── 本文 ──

RouteMはいわゆる他社出版社の専属作家契約と大きく異なる

これは私が体験し、GANMA!編集部経由でメディアからインタビューを受けた際にもお答えしていた公開情報ですが、
RouteMは原稿料ではなく、月額固定の金額を作家さんのステージに合わせてお支払いする契約で、月額固定の報酬を保証する代わり、著作人格権は行使しない条項などを求められます。その他、専属契約期間中に個人で受けるイラストオーダーや外部からの執筆依頼等も、GANMA!編集部と作家で決められた割合で分配する契約になっています。

この契約スタイルは、従来の出版社のような専属作家契約と言うより、芸能事務所やゲーム会社のグラフィッカーと似たような職務著作的な契約方式だと私は認識しています。たぶん、編集部側からここの事前説明が欠けているため、今までの漫画文化に親しんだ読者の方々や、知財知識に詳しくない漫画家さんが混乱し不満を抱えやすいネックとなっているのだと思います。

───
── データセット ──

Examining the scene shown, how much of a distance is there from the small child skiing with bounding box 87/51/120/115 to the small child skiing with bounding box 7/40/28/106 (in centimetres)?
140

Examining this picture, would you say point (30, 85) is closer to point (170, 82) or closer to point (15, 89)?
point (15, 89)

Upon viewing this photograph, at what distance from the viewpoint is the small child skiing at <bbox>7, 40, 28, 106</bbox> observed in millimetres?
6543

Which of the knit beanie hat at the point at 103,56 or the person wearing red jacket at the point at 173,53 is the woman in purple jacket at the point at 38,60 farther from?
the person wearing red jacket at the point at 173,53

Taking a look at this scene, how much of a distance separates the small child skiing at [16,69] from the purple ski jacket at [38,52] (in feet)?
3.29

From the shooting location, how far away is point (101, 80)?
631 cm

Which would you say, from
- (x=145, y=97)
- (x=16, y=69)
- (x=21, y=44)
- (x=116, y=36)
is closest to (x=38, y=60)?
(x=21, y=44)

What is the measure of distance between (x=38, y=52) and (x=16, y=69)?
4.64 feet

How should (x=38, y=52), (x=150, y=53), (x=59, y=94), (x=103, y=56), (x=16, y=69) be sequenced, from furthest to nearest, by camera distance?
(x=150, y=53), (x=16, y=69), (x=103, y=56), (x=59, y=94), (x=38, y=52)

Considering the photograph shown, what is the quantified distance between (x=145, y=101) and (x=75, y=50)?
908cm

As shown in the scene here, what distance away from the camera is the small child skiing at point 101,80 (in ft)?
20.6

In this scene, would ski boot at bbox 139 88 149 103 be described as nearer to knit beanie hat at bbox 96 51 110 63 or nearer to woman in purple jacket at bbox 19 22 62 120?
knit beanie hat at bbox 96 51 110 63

───

» **課題の要件**:
本文に基づいて、次の問いに答えてください。
(a) RouteMの契約では、報酬はどのような形で支払われますか。
(b) 専属契約期間中に個人で受けるイラストオーダーや外部からの執筆依頼等は、どのように扱われる契約になっていますか。
(c) 筆者は、この契約スタイルをどのような契約方式だと認識していますか。

» **課題の解答**:
(a) 原稿料ではなく、作家さんのステージに合わせた月額固定の金額で支払われます。
(b) GANMA!編集部と作家で決められた割合で分配する契約になっています。
(c) 芸能事務所やゲーム会社のグラフィッカーと似たような、職務著作的な契約方式だと認識しています。